A fairly new carrier, 3 Italia has grown to approximately 7 million subscribers over the past three years. 4.5 million of those 7 million customers have opted in to receive daily promotional content via UMTS push, including both MMS and VMS. (Pull media, on the other hand, goes out through 3 Italia's portal.) Since UMTS is unicasting, this means that if 1 million customers want information, there will be 1 million data flows going out from your servers. DVB-H, on the other hand is a broadcast medium, and has similar efficiencies to terrestrial digital television. Inefficiency is the cost of providing more choice to the user experience, and so the carrier must develop targeting sufficient to pay for the increased costs of UMTS over DVB-H. Here's what 3 Italia found in its test results:
- Case Study A: 8 clusters of 62,500 customers each = 0.8% click-through rate (CTR)

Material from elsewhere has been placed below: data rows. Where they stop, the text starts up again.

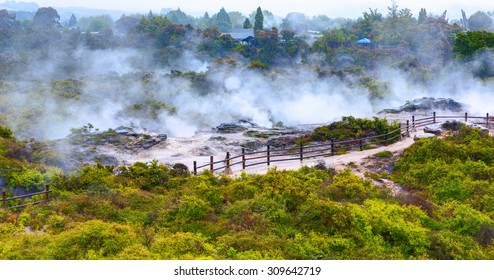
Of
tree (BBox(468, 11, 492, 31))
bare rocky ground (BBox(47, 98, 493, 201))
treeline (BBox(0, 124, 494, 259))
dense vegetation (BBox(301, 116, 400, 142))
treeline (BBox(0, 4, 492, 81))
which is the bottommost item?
bare rocky ground (BBox(47, 98, 493, 201))

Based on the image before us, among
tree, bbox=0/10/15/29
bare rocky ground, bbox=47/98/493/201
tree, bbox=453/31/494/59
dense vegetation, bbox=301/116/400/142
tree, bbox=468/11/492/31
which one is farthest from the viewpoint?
tree, bbox=468/11/492/31

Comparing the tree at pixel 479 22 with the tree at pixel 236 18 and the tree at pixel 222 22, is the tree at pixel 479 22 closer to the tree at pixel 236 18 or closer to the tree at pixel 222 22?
the tree at pixel 222 22

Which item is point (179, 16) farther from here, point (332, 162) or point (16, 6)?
point (332, 162)

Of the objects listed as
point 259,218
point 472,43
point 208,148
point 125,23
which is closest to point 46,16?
point 125,23

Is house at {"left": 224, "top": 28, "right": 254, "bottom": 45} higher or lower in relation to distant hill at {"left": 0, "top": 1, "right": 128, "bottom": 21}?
lower

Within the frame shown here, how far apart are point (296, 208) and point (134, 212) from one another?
3.93 metres

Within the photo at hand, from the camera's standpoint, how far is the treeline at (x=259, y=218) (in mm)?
10625

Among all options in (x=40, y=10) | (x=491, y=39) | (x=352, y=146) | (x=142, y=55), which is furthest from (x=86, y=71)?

- Case Study B: 24 clusters of 67,000 customers each = 1.8% CTR (Note: though the cluster size is relatively similar to that of A, this represents a finer comb since it parallelled overall growth of the customer base.)
- Case Study C: 48 clusters of 33,000 customers each = 3.2% CTR
These numbers show that targeting makes a huge difference in returns. It left me wondering, however, if 3 Italia stopped testing after C because that was the CTR required to turn a profit on unicasting in their content model. Or conversely, if a 'D' split fails to provide improvements along the same trajectory.